# Start of Data to use

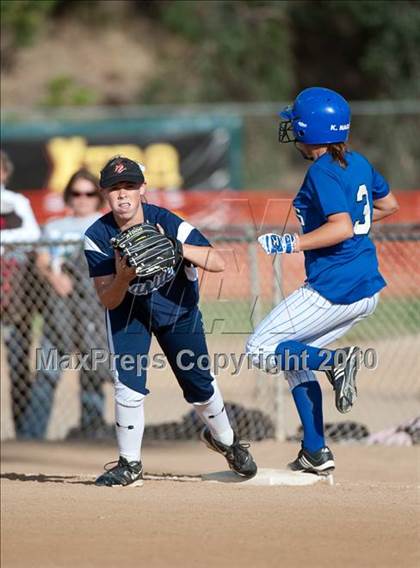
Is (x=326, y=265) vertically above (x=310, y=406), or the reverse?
(x=326, y=265)

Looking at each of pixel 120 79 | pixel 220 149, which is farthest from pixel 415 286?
pixel 120 79

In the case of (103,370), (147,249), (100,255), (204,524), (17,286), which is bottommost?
(204,524)

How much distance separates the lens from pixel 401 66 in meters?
26.1

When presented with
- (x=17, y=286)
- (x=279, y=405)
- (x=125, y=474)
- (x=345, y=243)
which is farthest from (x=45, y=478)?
(x=17, y=286)

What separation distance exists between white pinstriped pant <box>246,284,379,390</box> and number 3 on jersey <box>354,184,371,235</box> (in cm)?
37

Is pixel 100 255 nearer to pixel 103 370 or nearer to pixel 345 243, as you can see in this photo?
pixel 345 243

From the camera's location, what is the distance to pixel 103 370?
9.66m

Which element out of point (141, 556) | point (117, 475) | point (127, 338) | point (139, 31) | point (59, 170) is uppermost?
point (139, 31)

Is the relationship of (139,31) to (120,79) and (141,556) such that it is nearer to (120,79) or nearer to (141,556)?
(120,79)

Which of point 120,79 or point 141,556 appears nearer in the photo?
point 141,556

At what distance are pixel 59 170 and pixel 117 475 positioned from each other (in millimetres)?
12178

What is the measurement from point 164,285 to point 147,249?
21.5 inches

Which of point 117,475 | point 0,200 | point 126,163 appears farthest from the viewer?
point 0,200

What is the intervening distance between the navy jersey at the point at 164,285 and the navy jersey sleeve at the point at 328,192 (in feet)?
2.17
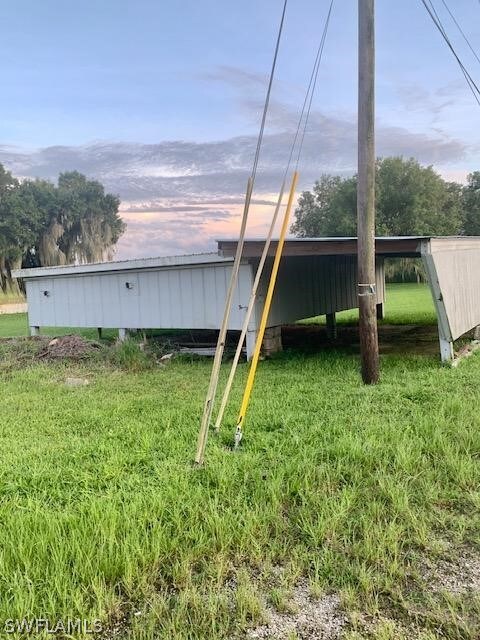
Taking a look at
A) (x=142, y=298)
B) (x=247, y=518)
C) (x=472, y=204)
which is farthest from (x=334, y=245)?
(x=472, y=204)

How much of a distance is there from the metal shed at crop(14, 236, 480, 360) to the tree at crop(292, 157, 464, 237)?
962 inches

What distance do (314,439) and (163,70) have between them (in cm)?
951

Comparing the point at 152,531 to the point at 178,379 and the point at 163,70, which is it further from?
the point at 163,70

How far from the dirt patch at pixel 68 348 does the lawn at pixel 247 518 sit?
4493 mm

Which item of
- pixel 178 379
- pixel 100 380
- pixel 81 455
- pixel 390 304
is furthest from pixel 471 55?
pixel 390 304

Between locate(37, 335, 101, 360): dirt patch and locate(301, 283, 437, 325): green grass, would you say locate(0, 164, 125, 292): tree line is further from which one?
locate(37, 335, 101, 360): dirt patch

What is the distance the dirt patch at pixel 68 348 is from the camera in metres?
10.2

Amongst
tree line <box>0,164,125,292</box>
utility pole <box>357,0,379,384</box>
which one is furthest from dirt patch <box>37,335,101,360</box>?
tree line <box>0,164,125,292</box>

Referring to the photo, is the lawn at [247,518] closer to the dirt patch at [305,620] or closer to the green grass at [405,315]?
the dirt patch at [305,620]

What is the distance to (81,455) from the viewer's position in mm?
4312

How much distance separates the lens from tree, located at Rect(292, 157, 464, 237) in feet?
122

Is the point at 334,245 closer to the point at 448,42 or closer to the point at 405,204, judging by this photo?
the point at 448,42

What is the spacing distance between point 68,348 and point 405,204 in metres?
32.3

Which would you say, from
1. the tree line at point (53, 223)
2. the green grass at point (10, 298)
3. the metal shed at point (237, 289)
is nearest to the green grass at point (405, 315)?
the metal shed at point (237, 289)
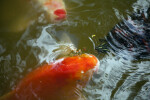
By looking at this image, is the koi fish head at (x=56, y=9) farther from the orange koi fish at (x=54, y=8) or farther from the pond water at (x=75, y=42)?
the pond water at (x=75, y=42)

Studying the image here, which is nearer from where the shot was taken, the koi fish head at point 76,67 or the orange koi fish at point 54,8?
the koi fish head at point 76,67

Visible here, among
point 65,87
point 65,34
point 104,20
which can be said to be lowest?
point 65,87

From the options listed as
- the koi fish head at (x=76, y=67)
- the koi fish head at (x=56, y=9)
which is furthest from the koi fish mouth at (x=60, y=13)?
the koi fish head at (x=76, y=67)

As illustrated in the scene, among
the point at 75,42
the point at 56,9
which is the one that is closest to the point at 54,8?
the point at 56,9

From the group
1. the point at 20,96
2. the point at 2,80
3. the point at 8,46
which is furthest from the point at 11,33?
the point at 20,96

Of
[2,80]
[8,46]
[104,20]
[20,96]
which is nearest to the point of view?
[20,96]

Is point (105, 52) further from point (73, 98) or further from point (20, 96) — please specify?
point (20, 96)

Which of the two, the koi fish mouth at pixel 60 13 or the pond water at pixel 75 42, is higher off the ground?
the koi fish mouth at pixel 60 13

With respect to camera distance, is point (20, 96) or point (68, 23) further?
point (68, 23)
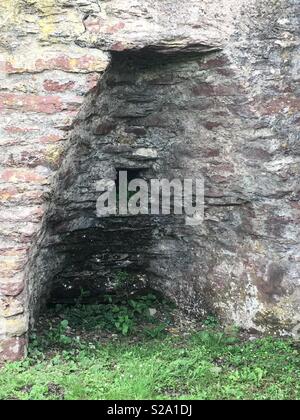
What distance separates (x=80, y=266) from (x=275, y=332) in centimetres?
157

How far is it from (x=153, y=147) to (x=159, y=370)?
5.16 ft

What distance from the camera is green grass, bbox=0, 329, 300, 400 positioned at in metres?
3.38

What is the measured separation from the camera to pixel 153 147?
4312mm

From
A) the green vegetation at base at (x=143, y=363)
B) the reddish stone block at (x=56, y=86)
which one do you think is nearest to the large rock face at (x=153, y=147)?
the reddish stone block at (x=56, y=86)

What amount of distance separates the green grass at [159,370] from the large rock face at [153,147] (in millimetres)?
249

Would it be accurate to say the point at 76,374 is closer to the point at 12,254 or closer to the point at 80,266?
the point at 12,254

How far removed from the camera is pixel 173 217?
4.55 m

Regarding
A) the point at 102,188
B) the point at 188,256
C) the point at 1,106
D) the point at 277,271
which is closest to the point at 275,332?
the point at 277,271

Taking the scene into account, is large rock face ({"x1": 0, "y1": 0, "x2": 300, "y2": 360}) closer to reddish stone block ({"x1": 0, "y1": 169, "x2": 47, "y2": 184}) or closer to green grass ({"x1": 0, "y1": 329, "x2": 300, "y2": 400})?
reddish stone block ({"x1": 0, "y1": 169, "x2": 47, "y2": 184})

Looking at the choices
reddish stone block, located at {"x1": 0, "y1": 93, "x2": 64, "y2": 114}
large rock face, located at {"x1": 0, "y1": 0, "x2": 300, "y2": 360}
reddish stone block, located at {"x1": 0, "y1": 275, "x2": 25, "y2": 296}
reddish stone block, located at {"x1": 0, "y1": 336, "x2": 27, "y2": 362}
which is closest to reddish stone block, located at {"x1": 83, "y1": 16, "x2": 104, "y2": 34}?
large rock face, located at {"x1": 0, "y1": 0, "x2": 300, "y2": 360}

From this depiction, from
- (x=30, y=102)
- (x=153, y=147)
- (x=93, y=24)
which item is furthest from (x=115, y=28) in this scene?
(x=153, y=147)

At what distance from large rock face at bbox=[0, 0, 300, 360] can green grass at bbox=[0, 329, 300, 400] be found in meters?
0.25

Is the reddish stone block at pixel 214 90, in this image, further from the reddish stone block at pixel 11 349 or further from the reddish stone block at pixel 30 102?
the reddish stone block at pixel 11 349

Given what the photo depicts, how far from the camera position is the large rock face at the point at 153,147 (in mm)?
3531
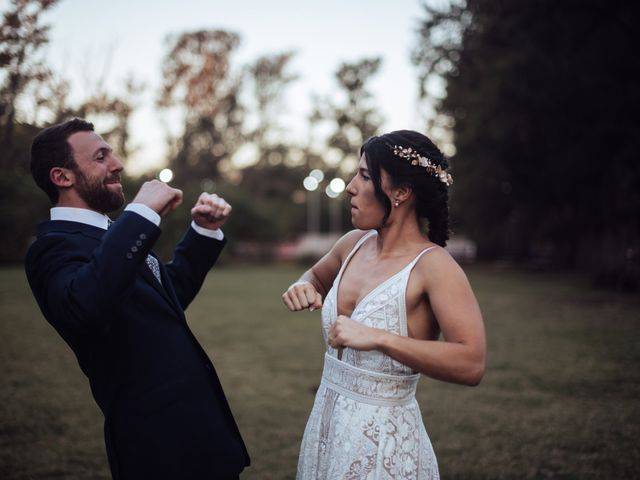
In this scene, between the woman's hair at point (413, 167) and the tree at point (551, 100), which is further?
the tree at point (551, 100)

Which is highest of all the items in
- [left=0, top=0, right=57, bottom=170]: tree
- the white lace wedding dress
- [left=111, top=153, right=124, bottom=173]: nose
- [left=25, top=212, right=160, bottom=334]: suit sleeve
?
[left=0, top=0, right=57, bottom=170]: tree

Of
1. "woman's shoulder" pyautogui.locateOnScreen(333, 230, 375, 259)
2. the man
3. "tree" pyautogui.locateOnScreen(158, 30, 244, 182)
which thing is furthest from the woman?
"tree" pyautogui.locateOnScreen(158, 30, 244, 182)

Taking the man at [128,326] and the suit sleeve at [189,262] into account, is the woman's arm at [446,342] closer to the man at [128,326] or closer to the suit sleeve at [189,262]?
the man at [128,326]

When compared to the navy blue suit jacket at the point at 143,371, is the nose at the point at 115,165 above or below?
above

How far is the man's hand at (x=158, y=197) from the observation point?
2275mm

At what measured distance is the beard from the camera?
2529 mm

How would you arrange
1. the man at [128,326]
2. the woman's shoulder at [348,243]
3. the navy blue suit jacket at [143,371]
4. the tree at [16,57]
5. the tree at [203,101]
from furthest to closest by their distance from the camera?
the tree at [203,101]
the tree at [16,57]
the woman's shoulder at [348,243]
the navy blue suit jacket at [143,371]
the man at [128,326]

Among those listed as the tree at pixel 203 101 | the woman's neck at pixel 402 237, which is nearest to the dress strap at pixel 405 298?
the woman's neck at pixel 402 237

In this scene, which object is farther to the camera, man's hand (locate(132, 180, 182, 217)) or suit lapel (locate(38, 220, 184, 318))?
suit lapel (locate(38, 220, 184, 318))

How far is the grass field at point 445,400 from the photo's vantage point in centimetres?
533

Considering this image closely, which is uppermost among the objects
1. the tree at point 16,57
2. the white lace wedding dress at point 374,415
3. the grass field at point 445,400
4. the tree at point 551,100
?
the tree at point 551,100

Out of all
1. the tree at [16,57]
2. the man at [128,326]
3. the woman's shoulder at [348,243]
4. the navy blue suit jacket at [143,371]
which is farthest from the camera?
the tree at [16,57]

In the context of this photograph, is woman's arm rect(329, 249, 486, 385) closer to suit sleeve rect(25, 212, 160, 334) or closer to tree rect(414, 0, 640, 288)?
suit sleeve rect(25, 212, 160, 334)

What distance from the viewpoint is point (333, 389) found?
272 cm
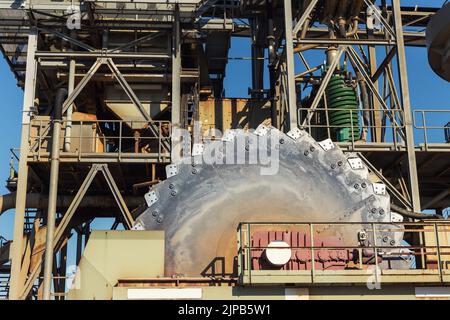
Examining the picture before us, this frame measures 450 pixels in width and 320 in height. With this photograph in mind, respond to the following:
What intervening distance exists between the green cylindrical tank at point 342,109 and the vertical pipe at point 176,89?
5339 millimetres

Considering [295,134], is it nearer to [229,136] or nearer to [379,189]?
[229,136]

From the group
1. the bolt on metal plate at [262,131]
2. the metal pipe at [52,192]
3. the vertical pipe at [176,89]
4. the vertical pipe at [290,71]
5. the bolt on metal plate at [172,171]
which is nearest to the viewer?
the bolt on metal plate at [172,171]

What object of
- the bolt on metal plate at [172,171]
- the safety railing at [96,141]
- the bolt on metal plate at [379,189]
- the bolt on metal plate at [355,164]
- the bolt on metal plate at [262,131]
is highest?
the safety railing at [96,141]

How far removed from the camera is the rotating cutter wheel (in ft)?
52.9

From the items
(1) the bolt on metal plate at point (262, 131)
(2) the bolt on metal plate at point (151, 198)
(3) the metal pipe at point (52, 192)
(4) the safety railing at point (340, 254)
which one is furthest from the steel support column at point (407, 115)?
(3) the metal pipe at point (52, 192)

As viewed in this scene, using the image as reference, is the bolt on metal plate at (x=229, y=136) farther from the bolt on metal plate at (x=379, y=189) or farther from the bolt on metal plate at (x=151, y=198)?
the bolt on metal plate at (x=379, y=189)

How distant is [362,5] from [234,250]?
12398 millimetres

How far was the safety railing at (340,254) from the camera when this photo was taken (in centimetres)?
1338

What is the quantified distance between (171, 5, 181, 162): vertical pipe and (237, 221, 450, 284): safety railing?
7627 mm

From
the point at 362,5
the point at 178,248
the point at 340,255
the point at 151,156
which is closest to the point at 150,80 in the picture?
the point at 151,156

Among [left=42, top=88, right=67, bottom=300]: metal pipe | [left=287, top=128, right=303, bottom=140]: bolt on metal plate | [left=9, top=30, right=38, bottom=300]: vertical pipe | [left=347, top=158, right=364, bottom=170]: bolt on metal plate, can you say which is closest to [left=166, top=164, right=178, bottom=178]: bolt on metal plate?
[left=287, top=128, right=303, bottom=140]: bolt on metal plate

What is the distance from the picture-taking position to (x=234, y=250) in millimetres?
15805

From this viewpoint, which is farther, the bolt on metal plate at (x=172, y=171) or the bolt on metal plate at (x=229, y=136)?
the bolt on metal plate at (x=229, y=136)
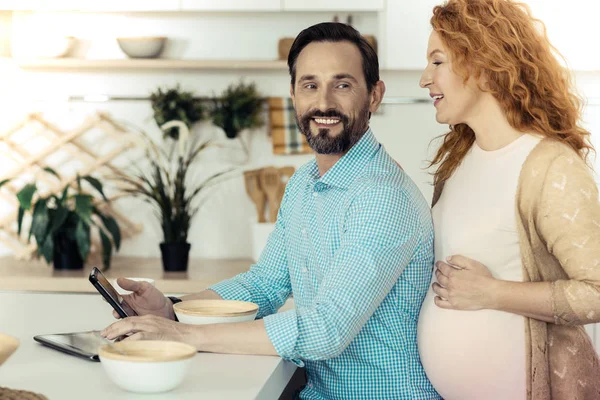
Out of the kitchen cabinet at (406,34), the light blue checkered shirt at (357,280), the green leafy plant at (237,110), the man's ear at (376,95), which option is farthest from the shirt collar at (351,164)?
the green leafy plant at (237,110)

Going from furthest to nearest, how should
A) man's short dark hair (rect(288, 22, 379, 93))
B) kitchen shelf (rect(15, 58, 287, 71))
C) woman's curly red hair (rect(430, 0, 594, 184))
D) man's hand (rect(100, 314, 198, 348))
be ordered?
kitchen shelf (rect(15, 58, 287, 71))
man's short dark hair (rect(288, 22, 379, 93))
woman's curly red hair (rect(430, 0, 594, 184))
man's hand (rect(100, 314, 198, 348))

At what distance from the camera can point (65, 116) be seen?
3123mm

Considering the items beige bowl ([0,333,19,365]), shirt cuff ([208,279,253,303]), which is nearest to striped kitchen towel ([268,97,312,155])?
shirt cuff ([208,279,253,303])

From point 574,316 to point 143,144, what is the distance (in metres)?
1.83

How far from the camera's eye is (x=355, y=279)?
1317 mm

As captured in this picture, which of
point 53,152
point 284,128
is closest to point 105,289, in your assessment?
point 284,128

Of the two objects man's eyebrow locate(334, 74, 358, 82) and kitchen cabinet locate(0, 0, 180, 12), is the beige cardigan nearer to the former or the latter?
man's eyebrow locate(334, 74, 358, 82)

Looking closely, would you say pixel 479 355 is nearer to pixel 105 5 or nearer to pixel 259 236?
pixel 259 236

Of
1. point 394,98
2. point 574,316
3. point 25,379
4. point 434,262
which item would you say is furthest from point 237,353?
point 394,98

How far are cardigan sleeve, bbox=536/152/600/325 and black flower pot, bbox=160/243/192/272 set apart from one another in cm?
160

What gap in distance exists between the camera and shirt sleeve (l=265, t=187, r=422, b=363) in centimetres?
129

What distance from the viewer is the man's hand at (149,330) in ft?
4.07

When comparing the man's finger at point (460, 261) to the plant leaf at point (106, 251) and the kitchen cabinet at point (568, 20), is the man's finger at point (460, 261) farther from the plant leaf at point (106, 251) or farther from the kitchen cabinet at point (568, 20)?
the plant leaf at point (106, 251)

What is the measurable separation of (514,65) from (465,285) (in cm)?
41
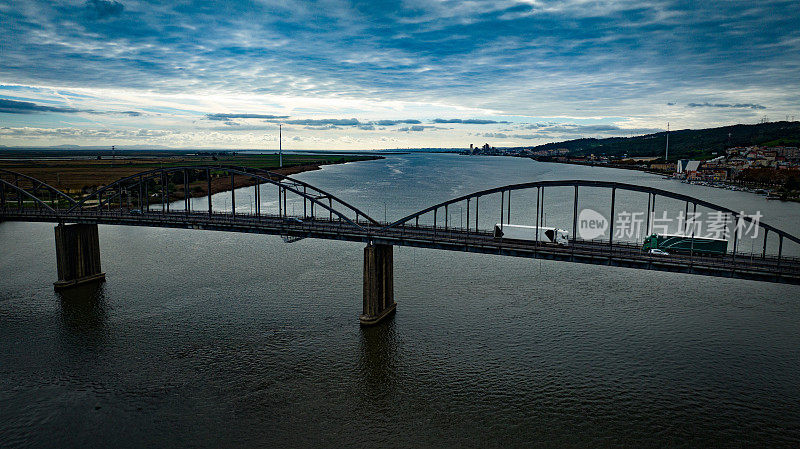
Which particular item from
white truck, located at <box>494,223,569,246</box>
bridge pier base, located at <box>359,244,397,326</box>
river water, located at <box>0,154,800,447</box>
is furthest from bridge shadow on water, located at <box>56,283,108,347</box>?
white truck, located at <box>494,223,569,246</box>

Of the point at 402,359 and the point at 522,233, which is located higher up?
the point at 522,233

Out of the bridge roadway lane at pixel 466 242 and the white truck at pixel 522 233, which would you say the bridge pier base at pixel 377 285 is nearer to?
the bridge roadway lane at pixel 466 242

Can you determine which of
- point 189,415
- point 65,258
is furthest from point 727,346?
point 65,258

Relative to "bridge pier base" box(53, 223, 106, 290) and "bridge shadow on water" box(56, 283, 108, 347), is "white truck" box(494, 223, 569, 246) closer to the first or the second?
"bridge shadow on water" box(56, 283, 108, 347)

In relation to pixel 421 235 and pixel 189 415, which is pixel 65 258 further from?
pixel 421 235

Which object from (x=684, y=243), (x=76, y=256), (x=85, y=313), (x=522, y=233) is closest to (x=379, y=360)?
(x=522, y=233)

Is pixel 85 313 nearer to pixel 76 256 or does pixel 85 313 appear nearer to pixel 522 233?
pixel 76 256
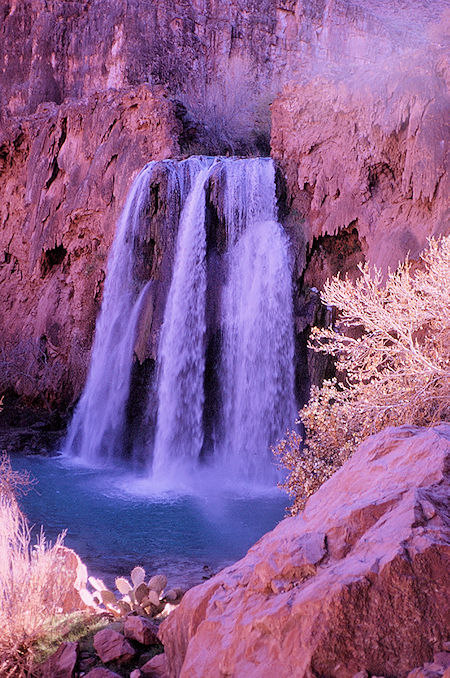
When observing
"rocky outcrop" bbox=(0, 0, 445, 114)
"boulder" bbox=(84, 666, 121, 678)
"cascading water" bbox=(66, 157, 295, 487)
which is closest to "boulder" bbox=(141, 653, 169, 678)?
"boulder" bbox=(84, 666, 121, 678)

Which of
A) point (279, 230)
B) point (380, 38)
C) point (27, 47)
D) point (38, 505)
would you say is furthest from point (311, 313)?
point (380, 38)

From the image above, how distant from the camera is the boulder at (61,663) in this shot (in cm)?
379

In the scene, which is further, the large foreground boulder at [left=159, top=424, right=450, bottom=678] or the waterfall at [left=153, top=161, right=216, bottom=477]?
the waterfall at [left=153, top=161, right=216, bottom=477]

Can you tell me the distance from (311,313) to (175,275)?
13.6ft

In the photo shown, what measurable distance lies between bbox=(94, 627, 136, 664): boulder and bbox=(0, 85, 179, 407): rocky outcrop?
14.9 metres

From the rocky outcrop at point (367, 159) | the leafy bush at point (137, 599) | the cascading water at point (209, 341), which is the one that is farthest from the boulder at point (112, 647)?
the rocky outcrop at point (367, 159)

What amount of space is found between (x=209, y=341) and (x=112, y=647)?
38.0 feet

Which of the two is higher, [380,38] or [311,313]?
[380,38]

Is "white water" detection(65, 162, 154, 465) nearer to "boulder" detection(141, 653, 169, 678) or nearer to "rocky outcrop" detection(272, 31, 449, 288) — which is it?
"rocky outcrop" detection(272, 31, 449, 288)

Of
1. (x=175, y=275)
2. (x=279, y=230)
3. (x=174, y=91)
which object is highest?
(x=174, y=91)

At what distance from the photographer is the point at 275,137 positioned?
1622 cm

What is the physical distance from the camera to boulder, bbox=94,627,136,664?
3.87 m

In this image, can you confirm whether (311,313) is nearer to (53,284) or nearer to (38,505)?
(38,505)

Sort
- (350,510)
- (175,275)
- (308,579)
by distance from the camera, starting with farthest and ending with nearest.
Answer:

# End of Data to use

Exercise:
Starting at the line with "What amount of space", copy every line up to and including the last one in the entries above.

Exercise output:
What amount of space is found between (x=209, y=341) and (x=112, y=647)?
38.0 feet

Which of the two is higher, [380,38] or [311,313]?
[380,38]

Is "white water" detection(65, 162, 154, 465) nearer to "boulder" detection(141, 653, 169, 678) or nearer to "rocky outcrop" detection(272, 31, 449, 288) — which is it?
"rocky outcrop" detection(272, 31, 449, 288)

Of
1. (x=175, y=275)
2. (x=279, y=230)
3. (x=174, y=91)
which object is highest?
(x=174, y=91)

At what distance from the photographer is the point at 275,137 positioned?
1622 cm

What is the physical distance from the camera to boulder, bbox=94,627,136,664?
3.87 m

In this image, can you confirm whether (311,313) is nearer to (53,284) or nearer to (38,505)?
(38,505)

Sort
- (350,510)
- (175,275)
- (308,579)
by distance from the camera, starting with farthest and ending with nearest.
Answer:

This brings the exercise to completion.